実施する課題:
1) 歯科医師の経営事情についての文章では、現在の歯科医院の数はコンビニの何倍と言われていますか？
2) 歯科医師の経営事情についての文章を、最後の文の後から書き継いでください。

代わりに彼女の友達の方が謝罪して来られた。


恐らく歯科医師に対して何か嫌なことがあったのでしょう。

しかし、表面だけ見てその裏を無くしてまくしられても困ってしまう。

実は、歯科医師はお金を持っていると思われがちだが、世間が思っているほど持っていない。

医師は病院勤めが出来るが、歯科医師は病院が極端に少ない。

よって、開業という道が殆どなのだ。

よって、現在ではコンビニの1.5倍も多いと言われている。


そんな中での過当競争、これは生き残りが大変なのだ。

そして、弱小企業だが、スタッフの扱いは大企業と変わらない。

労働基準法を改善して大企業と中小企業で分けて欲しいと常々思っている。

例えば、有給休暇。

100人いる中の1人が有給とるのと、3人の中の1人が有給とるのとは違う。

3人のスタッフがいる歯科医院で1人有給取るとすると、患者数を調整しなければならない。

ということは、売り上げも変わってくる。


こんなことを書いていると「あんたもやっぱりお金か!」と言われそうだ(笑)

でも、金なのだ。必要なのはお金。

それを自分のためだけに使っていたら死金。

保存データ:

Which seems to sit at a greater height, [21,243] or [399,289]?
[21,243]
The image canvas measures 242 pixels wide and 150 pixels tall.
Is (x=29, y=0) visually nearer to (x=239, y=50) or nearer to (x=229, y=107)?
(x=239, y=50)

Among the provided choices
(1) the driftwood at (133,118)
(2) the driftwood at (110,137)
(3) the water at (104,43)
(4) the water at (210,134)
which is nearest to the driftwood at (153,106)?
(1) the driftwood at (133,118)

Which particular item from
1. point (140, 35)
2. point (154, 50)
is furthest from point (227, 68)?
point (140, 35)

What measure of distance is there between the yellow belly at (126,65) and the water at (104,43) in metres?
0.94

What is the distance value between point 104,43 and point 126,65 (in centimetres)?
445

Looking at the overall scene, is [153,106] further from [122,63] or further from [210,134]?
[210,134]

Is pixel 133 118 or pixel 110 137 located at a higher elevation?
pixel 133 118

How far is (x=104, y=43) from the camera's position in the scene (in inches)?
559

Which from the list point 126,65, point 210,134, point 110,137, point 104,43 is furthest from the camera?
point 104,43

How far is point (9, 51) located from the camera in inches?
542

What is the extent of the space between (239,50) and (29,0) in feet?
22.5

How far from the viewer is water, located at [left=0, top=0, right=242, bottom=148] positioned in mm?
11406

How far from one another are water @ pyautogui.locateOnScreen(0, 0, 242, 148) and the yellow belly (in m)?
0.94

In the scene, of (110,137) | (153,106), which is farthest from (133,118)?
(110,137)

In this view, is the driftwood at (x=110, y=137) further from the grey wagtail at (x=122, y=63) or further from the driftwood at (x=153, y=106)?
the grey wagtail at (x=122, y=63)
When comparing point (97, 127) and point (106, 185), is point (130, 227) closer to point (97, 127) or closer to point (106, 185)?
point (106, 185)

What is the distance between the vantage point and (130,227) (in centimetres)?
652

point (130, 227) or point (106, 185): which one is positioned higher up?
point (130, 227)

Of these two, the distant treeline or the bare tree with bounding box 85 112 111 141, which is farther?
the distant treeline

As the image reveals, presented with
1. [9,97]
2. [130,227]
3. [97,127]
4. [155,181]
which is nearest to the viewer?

課題ごとの回答:
1) コンビニの1.5倍と言われています。

2)
しかし、出来るだけみんなが幸せになるような使い方をすれば生き金。

これが実は難しいのだが。


でもね、歯科医師も少しは贅沢させてやってほしい(僕を含めて)。

サラリーマンの方は会社が倒産しても次を探す可能性は残っている。

自営業者は倒産したら、即自分が責任をとらねばならない。

そしてその地雷はどこにあるのかわからないので、常にその覚悟をもって診療にあたっている。

医療事故を起こさないように・・・これは診療中ずっと緊張しっぱなしなのである。

また、経営者であり、理事長であり、人事部長であり、営業部長であり、経理部長であり、歯科医師である。

全てのことを一手にやっていかねばならない。

これもそうとうにきつい。

めくじらたてずに、少しくらいの楽しみはお許し頂きたい、というのが僕の思いだ。